AIM OF THE TASK: Output the lines from the one containing "Detail image of" through the one containing "8cf559f4-def9-4a7f-9666-7a40fb4c53ef", copied without changes, and exclude the pictures from your answer.

DATA PROVIDED:
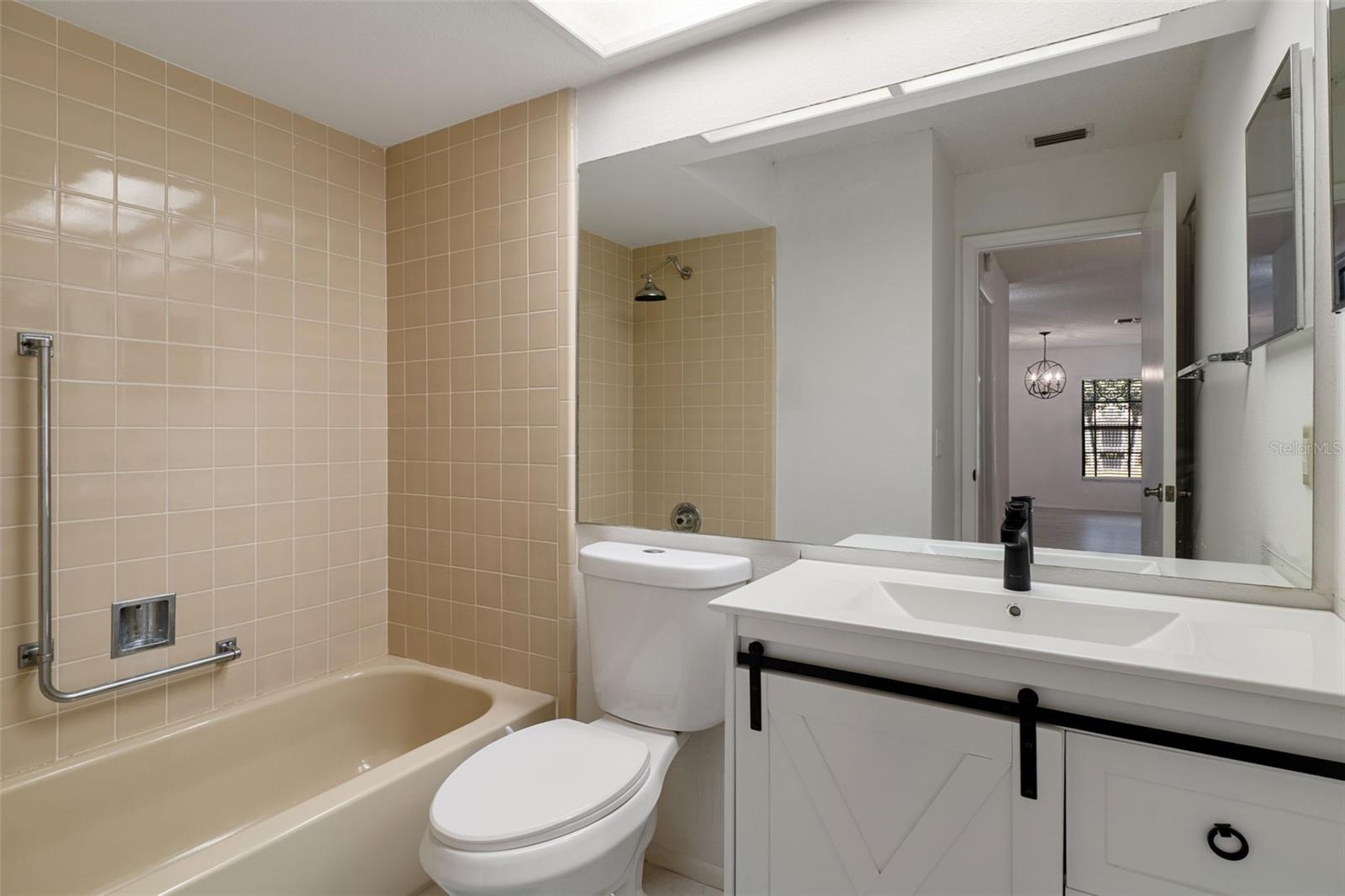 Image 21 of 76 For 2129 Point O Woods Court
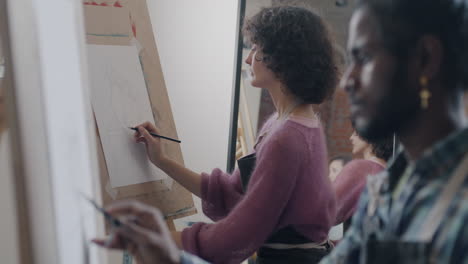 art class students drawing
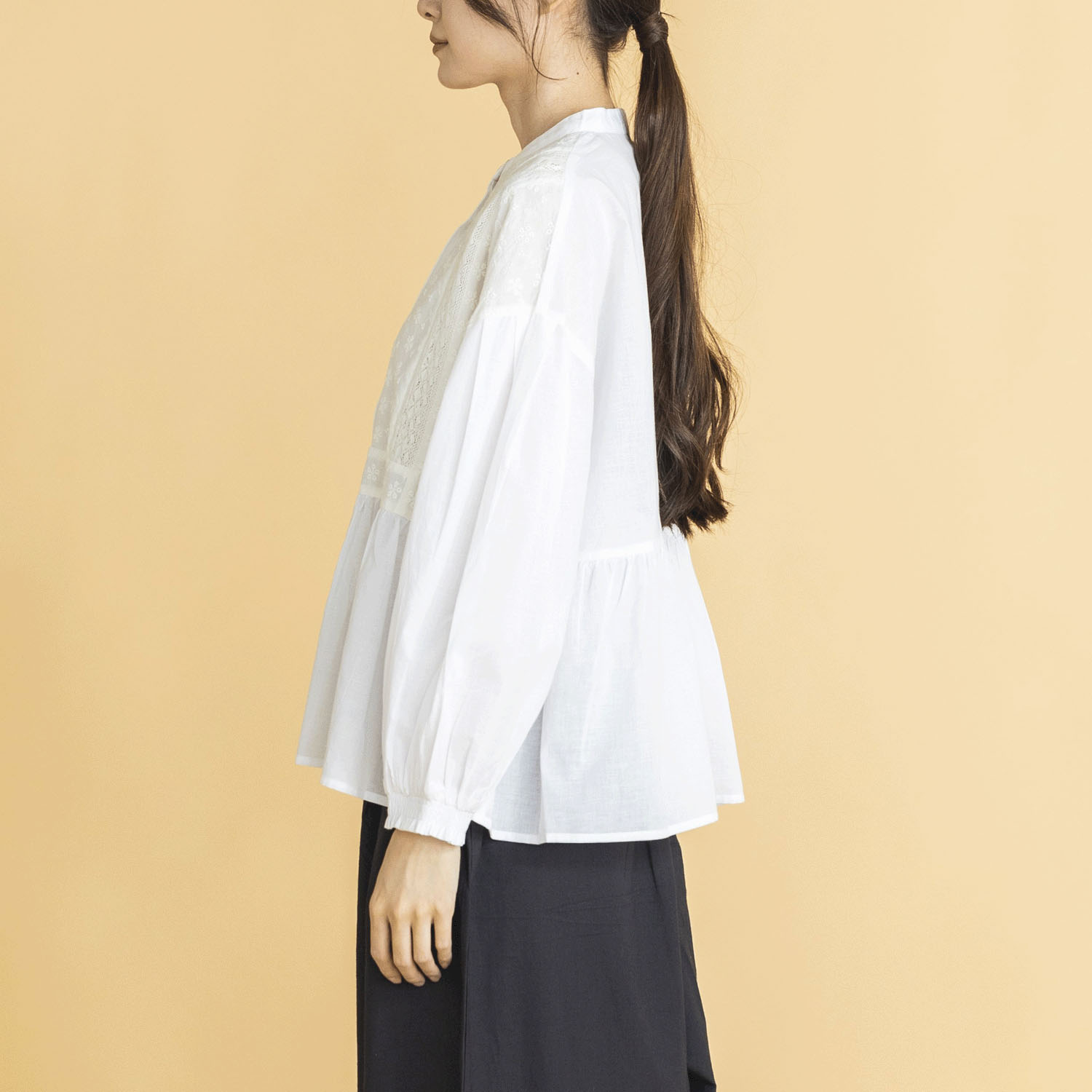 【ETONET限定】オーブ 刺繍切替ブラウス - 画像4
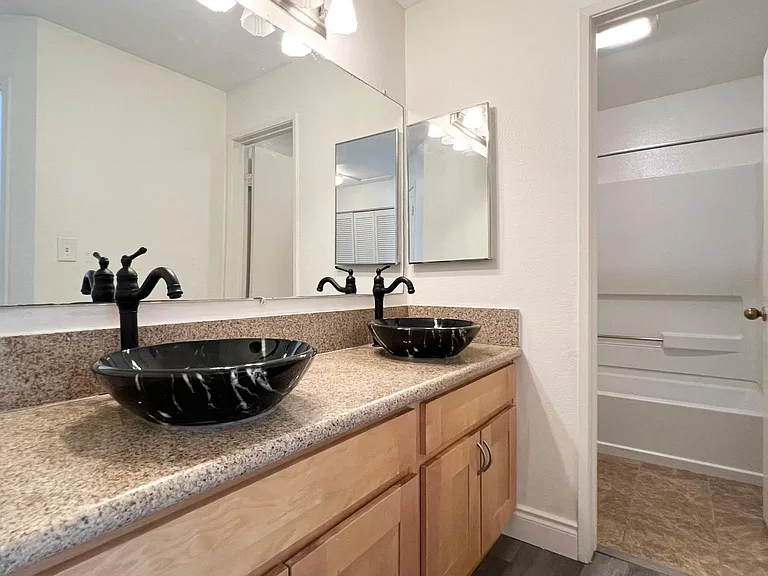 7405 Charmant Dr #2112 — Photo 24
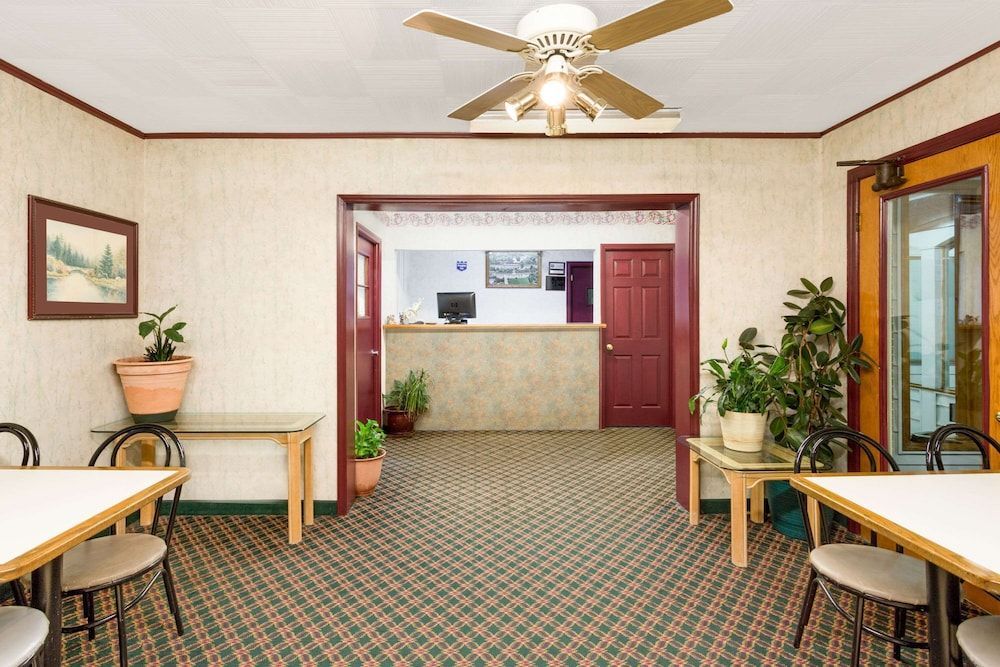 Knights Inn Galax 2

...

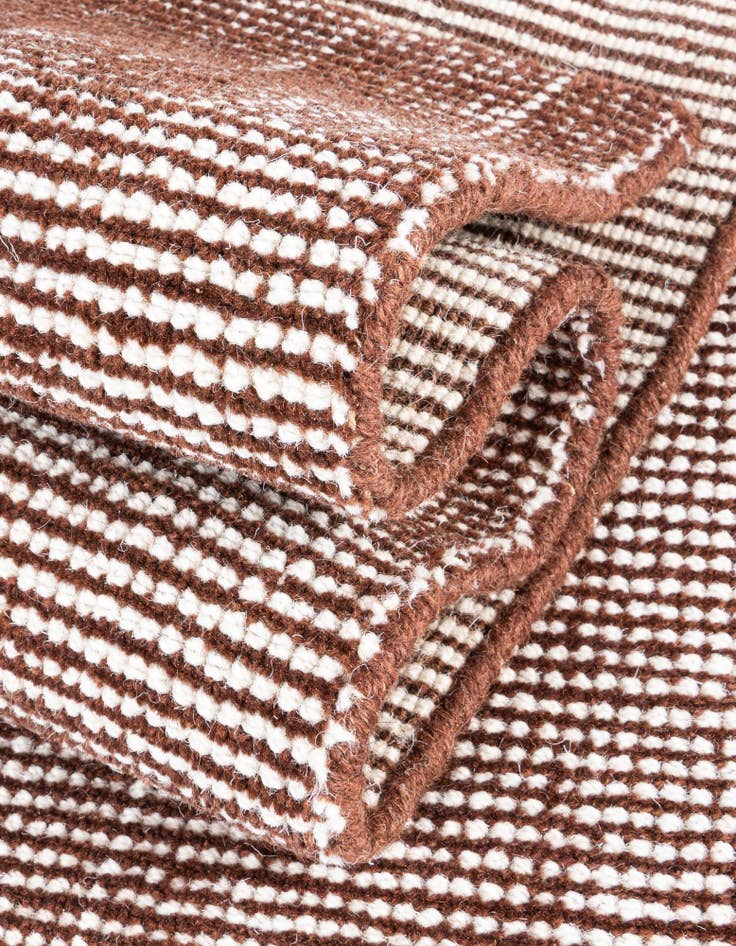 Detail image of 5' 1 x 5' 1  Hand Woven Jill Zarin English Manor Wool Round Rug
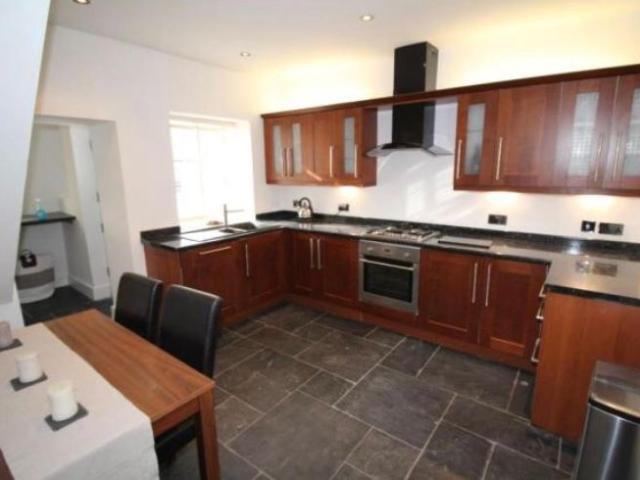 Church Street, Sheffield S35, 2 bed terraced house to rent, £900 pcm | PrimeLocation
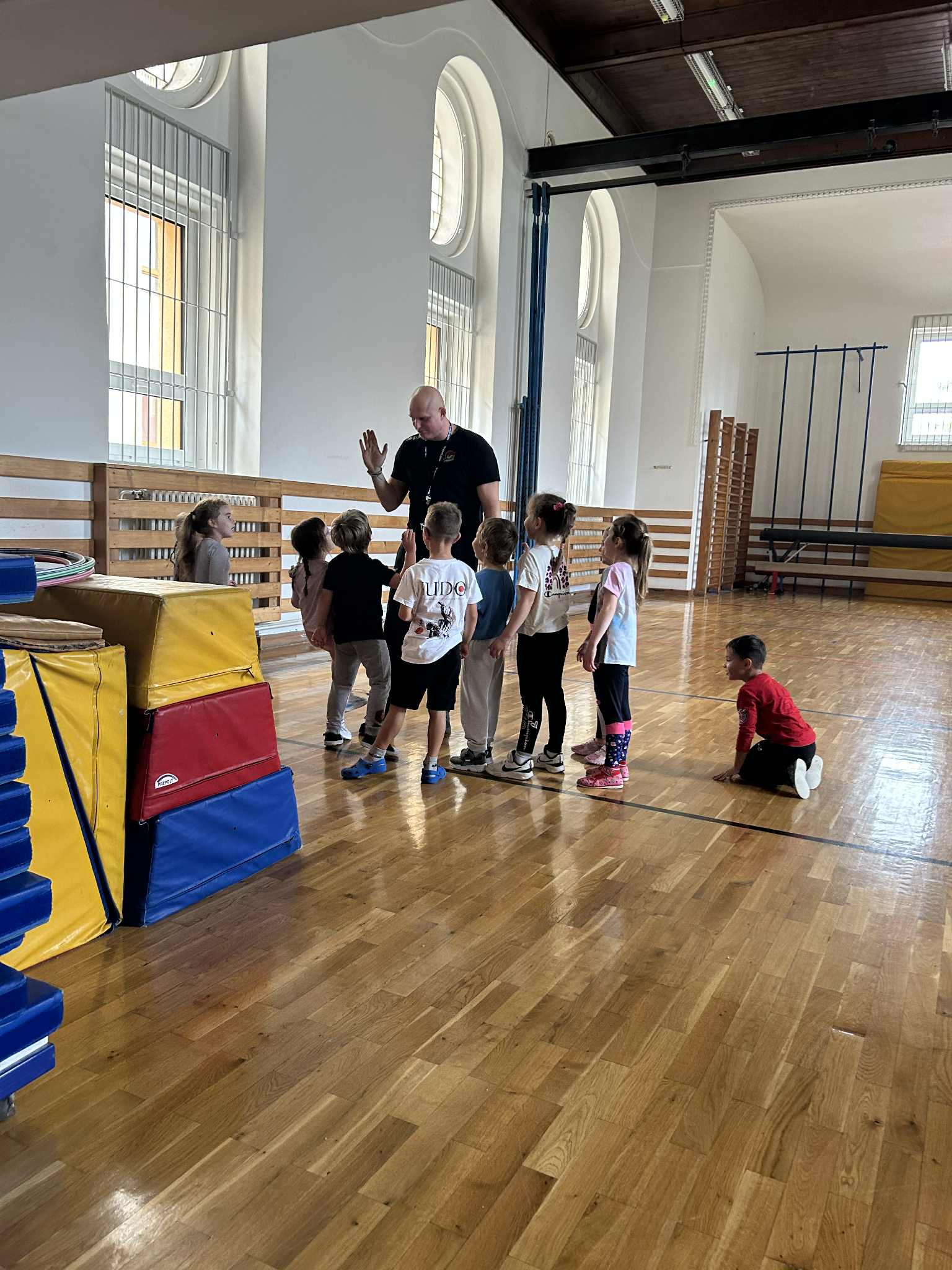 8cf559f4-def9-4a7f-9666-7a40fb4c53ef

TASK RESULT:
 Detail image of 5' 1 x 5' 1  Hand Woven Jill Zarin English Manor Wool Round Rug
 Church Street, Sheffield S35, 2 bed terraced house to rent, £900 pcm | PrimeLocation
 8cf559f4-def9-4a7f-9666-7a40fb4c53ef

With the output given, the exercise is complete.